People and supplies and donations have poured in since the savage winds cut through the nation's scattered islands, and the commission has been coping with emotional needs as well.

"It was only on Tuesday that we had confirmation that all of our staff were okay," she said. "Staff have lost homes. One of our staff has lost close family. And you know, while we are here these are our work colleagues, our family, and they are very badly hurt."

However, things are beginning to improve. Locals have worked tirelessly to clear roads of debris, including fallen trees and iron.

On Friday aid was being distributed to the outer islands, and the government seemed to have a better idea of its plans. Yesterday was quiet, with still the sound of chainsaws and ever-present smell of smoke, but fewer cars, people and stress as many journalists and aid workers who flooded the country began to leave on resumed commercial flights.

Those arriving now are in it longer term. A New Zealand Navy ship will arrive tomorrow. Defence staff have extended their hotel bookings until next month. Garden City Helicopters from Christchurch has sent two extra choppers with pilots and crew to help restore communications.


Yesterday they were flying to islands in the south, and to Pentecost in the northeast.

Animal experts have also begun to arrive.
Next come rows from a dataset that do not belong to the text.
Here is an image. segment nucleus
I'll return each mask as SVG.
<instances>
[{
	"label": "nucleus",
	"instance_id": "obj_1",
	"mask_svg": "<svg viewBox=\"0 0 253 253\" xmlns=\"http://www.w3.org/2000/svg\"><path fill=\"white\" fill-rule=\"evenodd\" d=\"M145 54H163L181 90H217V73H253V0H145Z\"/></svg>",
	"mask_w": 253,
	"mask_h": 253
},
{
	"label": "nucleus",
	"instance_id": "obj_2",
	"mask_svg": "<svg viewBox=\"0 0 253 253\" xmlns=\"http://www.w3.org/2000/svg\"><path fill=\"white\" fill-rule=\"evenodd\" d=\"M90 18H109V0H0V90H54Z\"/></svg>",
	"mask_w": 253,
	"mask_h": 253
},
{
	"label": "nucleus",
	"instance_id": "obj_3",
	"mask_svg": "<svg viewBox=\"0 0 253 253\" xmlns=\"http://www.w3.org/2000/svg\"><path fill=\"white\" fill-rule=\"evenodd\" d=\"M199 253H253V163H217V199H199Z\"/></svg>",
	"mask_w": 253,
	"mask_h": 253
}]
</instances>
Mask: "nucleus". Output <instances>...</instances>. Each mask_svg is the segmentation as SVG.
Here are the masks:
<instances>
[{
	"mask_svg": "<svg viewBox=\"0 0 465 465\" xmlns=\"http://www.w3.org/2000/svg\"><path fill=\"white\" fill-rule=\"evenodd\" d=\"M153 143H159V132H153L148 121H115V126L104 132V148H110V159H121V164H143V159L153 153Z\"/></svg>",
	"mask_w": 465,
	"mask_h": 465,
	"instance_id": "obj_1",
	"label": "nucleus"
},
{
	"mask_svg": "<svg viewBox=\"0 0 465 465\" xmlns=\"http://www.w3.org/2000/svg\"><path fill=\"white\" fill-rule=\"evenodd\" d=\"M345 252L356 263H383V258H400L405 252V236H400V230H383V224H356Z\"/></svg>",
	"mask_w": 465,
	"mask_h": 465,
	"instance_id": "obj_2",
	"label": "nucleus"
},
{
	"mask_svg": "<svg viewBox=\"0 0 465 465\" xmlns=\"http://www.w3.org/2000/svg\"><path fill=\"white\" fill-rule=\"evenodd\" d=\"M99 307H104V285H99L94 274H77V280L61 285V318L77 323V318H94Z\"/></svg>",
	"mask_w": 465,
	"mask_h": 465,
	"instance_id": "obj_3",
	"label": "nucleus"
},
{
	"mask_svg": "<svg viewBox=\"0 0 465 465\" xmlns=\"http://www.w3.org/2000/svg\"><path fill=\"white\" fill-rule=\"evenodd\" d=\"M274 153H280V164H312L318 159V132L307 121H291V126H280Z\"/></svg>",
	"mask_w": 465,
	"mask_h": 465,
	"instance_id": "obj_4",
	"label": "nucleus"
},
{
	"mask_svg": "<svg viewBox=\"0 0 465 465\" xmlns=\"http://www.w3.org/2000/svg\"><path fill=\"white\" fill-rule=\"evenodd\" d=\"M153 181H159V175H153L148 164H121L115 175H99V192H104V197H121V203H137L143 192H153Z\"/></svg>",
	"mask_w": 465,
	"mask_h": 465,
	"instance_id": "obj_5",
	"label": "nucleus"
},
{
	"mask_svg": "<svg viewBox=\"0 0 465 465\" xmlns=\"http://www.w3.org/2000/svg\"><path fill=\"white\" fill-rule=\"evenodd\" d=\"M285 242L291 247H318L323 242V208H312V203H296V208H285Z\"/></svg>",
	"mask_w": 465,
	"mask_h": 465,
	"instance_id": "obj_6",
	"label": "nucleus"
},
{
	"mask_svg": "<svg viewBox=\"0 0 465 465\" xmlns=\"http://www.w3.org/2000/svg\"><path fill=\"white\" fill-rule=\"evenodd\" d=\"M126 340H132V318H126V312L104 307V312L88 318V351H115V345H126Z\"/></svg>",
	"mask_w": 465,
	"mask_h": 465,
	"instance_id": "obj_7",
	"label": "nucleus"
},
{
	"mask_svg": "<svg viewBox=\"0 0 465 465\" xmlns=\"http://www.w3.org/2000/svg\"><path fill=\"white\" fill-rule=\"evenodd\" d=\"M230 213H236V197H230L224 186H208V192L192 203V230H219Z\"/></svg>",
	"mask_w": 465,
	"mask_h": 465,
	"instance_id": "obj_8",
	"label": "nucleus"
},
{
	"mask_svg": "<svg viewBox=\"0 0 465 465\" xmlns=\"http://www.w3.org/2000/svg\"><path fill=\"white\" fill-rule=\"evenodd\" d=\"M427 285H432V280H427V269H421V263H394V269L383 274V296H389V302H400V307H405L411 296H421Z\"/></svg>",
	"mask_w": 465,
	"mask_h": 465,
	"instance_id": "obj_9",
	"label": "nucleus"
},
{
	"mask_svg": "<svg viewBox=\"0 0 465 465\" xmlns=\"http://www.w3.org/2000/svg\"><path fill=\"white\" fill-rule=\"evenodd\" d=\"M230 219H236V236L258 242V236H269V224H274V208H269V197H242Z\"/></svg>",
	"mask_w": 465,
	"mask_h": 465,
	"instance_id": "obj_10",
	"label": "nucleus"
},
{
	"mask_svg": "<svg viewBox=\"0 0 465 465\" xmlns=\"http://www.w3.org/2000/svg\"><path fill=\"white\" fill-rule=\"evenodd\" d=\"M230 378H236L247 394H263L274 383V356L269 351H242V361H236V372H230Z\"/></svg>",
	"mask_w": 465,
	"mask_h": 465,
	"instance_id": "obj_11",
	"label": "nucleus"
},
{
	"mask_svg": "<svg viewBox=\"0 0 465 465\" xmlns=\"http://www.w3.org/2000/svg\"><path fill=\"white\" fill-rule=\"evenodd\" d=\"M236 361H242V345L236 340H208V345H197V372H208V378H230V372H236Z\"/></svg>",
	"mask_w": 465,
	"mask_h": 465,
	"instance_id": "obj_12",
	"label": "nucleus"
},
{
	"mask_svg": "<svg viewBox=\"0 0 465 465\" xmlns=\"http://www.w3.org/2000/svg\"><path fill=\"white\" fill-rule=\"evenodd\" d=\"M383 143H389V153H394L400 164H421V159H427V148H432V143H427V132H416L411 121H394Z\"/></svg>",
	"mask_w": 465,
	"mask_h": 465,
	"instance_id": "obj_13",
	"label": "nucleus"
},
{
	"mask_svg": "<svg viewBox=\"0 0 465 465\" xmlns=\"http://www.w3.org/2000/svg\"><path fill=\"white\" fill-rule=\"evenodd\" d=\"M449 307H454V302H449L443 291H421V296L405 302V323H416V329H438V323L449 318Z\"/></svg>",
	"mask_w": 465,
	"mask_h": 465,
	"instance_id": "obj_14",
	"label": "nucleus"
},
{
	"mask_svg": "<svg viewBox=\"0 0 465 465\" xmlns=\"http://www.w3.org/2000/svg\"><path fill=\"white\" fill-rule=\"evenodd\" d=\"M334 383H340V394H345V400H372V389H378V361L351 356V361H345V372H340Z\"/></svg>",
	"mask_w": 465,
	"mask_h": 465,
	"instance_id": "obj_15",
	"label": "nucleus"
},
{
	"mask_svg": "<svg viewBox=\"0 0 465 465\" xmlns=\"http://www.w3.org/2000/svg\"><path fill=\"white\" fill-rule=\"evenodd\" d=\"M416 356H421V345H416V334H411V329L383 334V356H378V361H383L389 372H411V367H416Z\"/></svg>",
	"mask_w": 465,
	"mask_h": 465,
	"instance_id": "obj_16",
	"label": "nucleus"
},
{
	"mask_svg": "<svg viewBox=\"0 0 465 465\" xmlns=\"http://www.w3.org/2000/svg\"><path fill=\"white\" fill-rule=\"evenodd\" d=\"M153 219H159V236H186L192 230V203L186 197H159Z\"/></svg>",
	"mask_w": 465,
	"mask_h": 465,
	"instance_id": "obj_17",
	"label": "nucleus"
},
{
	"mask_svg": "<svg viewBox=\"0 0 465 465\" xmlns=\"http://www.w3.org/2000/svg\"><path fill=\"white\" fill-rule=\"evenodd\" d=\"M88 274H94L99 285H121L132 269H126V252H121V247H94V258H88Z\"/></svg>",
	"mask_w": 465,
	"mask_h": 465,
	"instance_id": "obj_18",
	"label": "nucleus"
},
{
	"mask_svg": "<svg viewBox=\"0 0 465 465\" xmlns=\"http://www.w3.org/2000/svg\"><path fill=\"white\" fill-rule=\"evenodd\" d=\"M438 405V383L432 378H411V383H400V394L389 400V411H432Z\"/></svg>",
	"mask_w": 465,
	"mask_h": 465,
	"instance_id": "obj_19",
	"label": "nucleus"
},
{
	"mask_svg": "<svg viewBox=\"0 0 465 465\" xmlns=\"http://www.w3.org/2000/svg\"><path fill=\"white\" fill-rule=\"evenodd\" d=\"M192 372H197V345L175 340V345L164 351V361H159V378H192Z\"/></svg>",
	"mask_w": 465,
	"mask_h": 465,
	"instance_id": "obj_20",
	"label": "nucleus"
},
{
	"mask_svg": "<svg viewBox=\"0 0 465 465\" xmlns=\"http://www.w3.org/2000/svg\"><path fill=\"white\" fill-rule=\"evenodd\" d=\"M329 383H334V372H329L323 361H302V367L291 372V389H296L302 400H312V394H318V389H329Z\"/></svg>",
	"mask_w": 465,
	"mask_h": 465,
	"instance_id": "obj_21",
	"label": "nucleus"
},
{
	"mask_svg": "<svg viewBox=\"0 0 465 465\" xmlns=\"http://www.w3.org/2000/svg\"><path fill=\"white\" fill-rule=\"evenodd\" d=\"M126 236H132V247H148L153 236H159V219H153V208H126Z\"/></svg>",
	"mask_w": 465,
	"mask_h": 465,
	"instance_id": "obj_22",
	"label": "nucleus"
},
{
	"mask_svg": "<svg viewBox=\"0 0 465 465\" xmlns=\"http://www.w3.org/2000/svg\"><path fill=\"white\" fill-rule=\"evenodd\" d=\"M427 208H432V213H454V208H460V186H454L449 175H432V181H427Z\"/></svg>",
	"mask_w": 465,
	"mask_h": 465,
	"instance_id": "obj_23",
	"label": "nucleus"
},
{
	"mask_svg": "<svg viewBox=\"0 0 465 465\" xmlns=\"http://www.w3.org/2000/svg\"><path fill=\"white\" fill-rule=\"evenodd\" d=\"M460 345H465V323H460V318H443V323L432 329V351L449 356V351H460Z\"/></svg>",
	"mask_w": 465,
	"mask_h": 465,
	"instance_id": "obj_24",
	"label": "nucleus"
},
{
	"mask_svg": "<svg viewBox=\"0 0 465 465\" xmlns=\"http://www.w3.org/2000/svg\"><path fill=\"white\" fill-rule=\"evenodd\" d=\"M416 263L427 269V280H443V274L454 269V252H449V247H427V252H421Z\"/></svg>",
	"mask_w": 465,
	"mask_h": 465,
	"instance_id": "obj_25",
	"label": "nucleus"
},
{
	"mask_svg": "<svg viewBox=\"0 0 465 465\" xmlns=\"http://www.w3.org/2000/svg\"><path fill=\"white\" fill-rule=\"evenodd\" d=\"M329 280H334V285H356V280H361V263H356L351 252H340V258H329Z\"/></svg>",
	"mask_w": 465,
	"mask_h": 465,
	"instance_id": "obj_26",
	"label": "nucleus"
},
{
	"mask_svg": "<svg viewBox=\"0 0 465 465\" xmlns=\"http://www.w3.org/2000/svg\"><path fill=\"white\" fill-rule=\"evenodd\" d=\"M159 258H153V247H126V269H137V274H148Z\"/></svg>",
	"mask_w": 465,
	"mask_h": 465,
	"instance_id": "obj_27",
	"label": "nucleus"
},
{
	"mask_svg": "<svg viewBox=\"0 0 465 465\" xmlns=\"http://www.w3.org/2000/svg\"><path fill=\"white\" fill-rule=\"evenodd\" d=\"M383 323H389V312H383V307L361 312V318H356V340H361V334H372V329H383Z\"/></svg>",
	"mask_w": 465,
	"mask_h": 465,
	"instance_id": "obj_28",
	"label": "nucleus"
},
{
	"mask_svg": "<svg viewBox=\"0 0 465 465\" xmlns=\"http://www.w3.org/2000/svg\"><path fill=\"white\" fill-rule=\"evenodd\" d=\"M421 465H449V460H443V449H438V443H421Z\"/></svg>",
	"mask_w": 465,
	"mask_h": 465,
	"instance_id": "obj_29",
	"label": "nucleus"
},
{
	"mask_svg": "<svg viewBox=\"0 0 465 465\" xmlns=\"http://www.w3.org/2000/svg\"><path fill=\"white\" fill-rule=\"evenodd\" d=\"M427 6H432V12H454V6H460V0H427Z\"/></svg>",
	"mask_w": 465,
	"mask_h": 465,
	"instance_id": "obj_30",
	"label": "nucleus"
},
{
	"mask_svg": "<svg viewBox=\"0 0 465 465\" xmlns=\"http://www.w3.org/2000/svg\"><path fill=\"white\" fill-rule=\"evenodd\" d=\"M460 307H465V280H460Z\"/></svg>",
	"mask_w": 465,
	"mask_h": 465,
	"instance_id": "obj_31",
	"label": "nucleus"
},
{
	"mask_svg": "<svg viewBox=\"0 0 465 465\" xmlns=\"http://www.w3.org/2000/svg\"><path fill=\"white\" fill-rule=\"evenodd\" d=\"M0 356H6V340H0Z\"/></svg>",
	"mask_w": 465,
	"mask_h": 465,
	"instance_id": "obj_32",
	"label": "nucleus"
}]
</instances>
World Animal Protection spokesman Scott Cantin said it had been treating animals on Vila with the help of local vets and would move to the other islands this week.

"There is a rising risk of lack of food sources for livestock in the coming days due to the damaged local sources of feed," he said. "The same crisis faces the animal owners, so protecting their livestock has become a high priority to preserve livelihoods and food security."

Meanwhile, the Vanuatu Government has appealed for food aid. At a news conference on Friday Prime Minister Joe Natuman said the government did not have enough money to feed people for the next three months.

"I want to insist that any development partners who want to assist in the longer term please provide food," he said.

Natuman said 165,000 people were thought to have been affected by the cyclone, and there was a lack of drinking water, food, and shelter.

How you can help

Give cash - not food or household supplies. The Ministry of Foreign Affairs is funding relief efforts through the New Zealand Red Cross and other non-government organisations. It will not help to transport donated goods. Cargo was usually in high demand and it was important emergency supplies were given priority, the ministry said. The Government was not seeking volunteers to join its aid effort. That work was currently being done by NGOs and the military.